[Stored data]

------------

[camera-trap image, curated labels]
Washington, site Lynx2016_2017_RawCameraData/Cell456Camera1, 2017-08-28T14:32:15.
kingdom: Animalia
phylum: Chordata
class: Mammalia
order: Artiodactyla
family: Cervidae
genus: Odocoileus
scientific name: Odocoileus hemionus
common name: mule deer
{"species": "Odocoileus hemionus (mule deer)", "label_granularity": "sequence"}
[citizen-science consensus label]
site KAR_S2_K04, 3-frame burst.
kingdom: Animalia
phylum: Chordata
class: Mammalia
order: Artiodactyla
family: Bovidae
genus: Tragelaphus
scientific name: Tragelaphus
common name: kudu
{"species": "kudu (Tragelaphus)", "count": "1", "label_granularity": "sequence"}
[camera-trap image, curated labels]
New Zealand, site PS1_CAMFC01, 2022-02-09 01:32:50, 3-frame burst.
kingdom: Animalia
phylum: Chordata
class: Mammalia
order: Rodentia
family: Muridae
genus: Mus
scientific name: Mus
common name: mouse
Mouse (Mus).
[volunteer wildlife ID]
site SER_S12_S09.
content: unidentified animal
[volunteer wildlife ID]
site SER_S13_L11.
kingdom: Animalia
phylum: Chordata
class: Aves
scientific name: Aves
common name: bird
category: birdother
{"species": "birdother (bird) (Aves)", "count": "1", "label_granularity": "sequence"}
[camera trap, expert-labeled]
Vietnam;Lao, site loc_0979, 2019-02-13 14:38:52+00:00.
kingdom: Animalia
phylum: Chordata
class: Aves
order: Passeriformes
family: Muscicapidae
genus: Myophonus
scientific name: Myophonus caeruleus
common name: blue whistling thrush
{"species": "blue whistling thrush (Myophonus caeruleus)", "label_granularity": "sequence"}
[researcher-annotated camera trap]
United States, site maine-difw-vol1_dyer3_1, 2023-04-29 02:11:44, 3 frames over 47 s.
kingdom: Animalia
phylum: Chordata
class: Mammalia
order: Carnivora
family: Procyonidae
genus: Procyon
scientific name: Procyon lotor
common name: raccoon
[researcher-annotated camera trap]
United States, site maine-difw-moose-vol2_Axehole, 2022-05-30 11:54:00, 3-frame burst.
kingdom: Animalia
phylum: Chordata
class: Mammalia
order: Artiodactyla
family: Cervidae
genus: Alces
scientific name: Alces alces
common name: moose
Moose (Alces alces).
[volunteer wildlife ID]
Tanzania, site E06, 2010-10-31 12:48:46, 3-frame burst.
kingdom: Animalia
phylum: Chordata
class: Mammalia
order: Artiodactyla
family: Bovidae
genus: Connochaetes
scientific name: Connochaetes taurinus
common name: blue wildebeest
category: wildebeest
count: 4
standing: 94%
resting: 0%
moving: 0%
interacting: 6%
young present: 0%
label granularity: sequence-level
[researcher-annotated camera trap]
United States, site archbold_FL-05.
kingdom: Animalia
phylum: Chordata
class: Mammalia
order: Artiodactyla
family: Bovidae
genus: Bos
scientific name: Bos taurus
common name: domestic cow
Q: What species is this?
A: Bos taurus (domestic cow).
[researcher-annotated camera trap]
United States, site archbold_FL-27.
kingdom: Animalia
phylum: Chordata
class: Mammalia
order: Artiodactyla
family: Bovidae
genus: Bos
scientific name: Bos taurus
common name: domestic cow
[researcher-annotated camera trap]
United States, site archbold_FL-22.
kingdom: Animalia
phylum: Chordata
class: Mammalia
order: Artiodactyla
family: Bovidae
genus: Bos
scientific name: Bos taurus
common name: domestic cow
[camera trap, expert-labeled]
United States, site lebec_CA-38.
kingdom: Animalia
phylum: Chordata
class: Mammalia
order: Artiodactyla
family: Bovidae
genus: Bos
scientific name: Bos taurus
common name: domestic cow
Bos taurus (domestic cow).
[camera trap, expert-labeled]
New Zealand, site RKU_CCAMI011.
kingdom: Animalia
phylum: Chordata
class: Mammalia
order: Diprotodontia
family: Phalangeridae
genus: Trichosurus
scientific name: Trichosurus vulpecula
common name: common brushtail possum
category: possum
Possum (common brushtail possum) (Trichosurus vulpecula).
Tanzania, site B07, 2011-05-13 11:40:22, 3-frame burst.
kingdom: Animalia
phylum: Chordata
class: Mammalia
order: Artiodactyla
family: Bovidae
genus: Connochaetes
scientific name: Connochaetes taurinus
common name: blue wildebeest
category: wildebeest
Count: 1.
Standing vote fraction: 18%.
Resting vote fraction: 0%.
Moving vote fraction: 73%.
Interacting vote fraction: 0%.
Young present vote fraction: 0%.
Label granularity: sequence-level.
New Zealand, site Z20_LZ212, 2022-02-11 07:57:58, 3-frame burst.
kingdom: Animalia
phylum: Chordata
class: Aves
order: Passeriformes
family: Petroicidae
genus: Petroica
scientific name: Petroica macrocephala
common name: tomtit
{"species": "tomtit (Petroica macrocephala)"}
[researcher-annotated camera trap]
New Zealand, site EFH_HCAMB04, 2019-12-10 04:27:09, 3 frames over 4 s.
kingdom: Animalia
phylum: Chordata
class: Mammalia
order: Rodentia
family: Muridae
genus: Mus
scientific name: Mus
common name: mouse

------------

Please give all of the entries again, exactly as written.

[camera-trap image, curated labels]
Washington, site Lynx2016_2017_RawCameraData/Cell456Camera1, 2017-08-28T14:32:15.
kingdom: Animalia
phylum: Chordata
class: Mammalia
order: Artiodactyla
family: Cervidae
genus: Odocoileus
scientific name: Odocoileus hemionus
common name: mule deer
{"species": "Odocoileus hemionus (mule deer)", "label_granularity": "sequence"}
[citizen-science consensus label]
site KAR_S2_K04, 3-frame burst.
kingdom: Animalia
phylum: Chordata
class: Mammalia
order: Artiodactyla
family: Bovidae
genus: Tragelaphus
scientific name: Tragelaphus
common name: kudu
{"species": "kudu (Tragelaphus)", "count": "1", "label_granularity": "sequence"}
[camera-trap image, curated labels]
New Zealand, site PS1_CAMFC01, 2022-02-09 01:32:50, 3-frame burst.
kingdom: Animalia
phylum: Chordata
class: Mammalia
order: Rodentia
family: Muridae
genus: Mus
scientific name: Mus
common name: mouse
Mouse (Mus).
[volunteer wildlife ID]
site SER_S12_S09.
content: unidentified animal
[volunteer wildlife ID]
site SER_S13_L11.
kingdom: Animalia
phylum: Chordata
class: Aves
scientific name: Aves
common name: bird
category: birdother
{"species": "birdother (bird) (Aves)", "count": "1", "label_granularity": "sequence"}
[camera trap, expert-labeled]
Vietnam;Lao, site loc_0979, 2019-02-13 14:38:52+00:00.
kingdom: Animalia
phylum: Chordata
class: Aves
order: Passeriformes
family: Muscicapidae
genus: Myophonus
scientific name: Myophonus caeruleus
common name: blue whistling thrush
{"species": "blue whistling thrush (Myophonus caeruleus)", "label_granularity": "sequence"}
[researcher-annotated camera trap]
United States, site maine-difw-vol1_dyer3_1, 2023-04-29 02:11:44, 3 frames over 47 s.
kingdom: Animalia
phylum: Chordata
class: Mammalia
order: Carnivora
family: Procyonidae
genus: Procyon
scientific name: Procyon lotor
common name: raccoon
[researcher-annotated camera trap]
United States, site maine-difw-moose-vol2_Axehole, 2022-05-30 11:54:00, 3-frame burst.
kingdom: Animalia
phylum: Chordata
class: Mammalia
order: Artiodactyla
family: Cervidae
genus: Alces
scientific name: Alces alces
common name: moose
Moose (Alces alces).
[volunteer wildlife ID]
Tanzania, site E06, 2010-10-31 12:48:46, 3-frame burst.
kingdom: Animalia
phylum: Chordata
class: Mammalia
order: Artiodactyla
family: Bovidae
genus: Connochaetes
scientific name: Connochaetes taurinus
common name: blue wildebeest
category: wildebeest
count: 4
standing: 94%
resting: 0%
moving: 0%
interacting: 6%
young present: 0%
label granularity: sequence-level
[researcher-annotated camera trap]
United States, site archbold_FL-05.
kingdom: Animalia
phylum: Chordata
class: Mammalia
order: Artiodactyla
family: Bovidae
genus: Bos
scientific name: Bos taurus
common name: domestic cow
Q: What species is this?
A: Bos taurus (domestic cow).
[researcher-annotated camera trap]
United States, site archbold_FL-27.
kingdom: Animalia
phylum: Chordata
class: Mammalia
order: Artiodactyla
family: Bovidae
genus: Bos
scientific name: Bos taurus
common name: domestic cow
[researcher-annotated camera trap]
United States, site archbold_FL-22.
kingdom: Animalia
phylum: Chordata
class: Mammalia
order: Artiodactyla
family: Bovidae
genus: Bos
scientific name: Bos taurus
common name: domestic cow
[camera trap, expert-labeled]
United States, site lebec_CA-38.
kingdom: Animalia
phylum: Chordata
class: Mammalia
order: Artiodactyla
family: Bovidae
genus: Bos
scientific name: Bos taurus
common name: domestic cow
Bos taurus (domestic cow).
[camera trap, expert-labeled]
New Zealand, site RKU_CCAMI011.
kingdom: Animalia
phylum: Chordata
class: Mammalia
order: Diprotodontia
family: Phalangeridae
genus: Trichosurus
scientific name: Trichosurus vulpecula
common name: common brushtail possum
category: possum
Possum (common brushtail possum) (Trichosurus vulpecula).
Tanzania, site B07, 2011-05-13 11:40:22, 3-frame burst.
kingdom: Animalia
phylum: Chordata
class: Mammalia
order: Artiodactyla
family: Bovidae
genus: Connochaetes
scientific name: Connochaetes taurinus
common name: blue wildebeest
category: wildebeest
Count: 1.
Standing vote fraction: 18%.
Resting vote fraction: 0%.
Moving vote fraction: 73%.
Interacting vote fraction: 0%.
Young present vote fraction: 0%.
Label granularity: sequence-level.
New Zealand, site Z20_LZ212, 2022-02-11 07:57:58, 3-frame burst.
kingdom: Animalia
phylum: Chordata
class: Aves
order: Passeriformes
family: Petroicidae
genus: Petroica
scientific name: Petroica macrocephala
common name: tomtit
{"species": "tomtit (Petroica macrocephala)"}
[researcher-annotated camera trap]
New Zealand, site EFH_HCAMB04, 2019-12-10 04:27:09, 3 frames over 4 s.
kingdom: Animalia
phylum: Chordata
class: Mammalia
order: Rodentia
family: Muridae
genus: Mus
scientific name: Mus
common name: mouse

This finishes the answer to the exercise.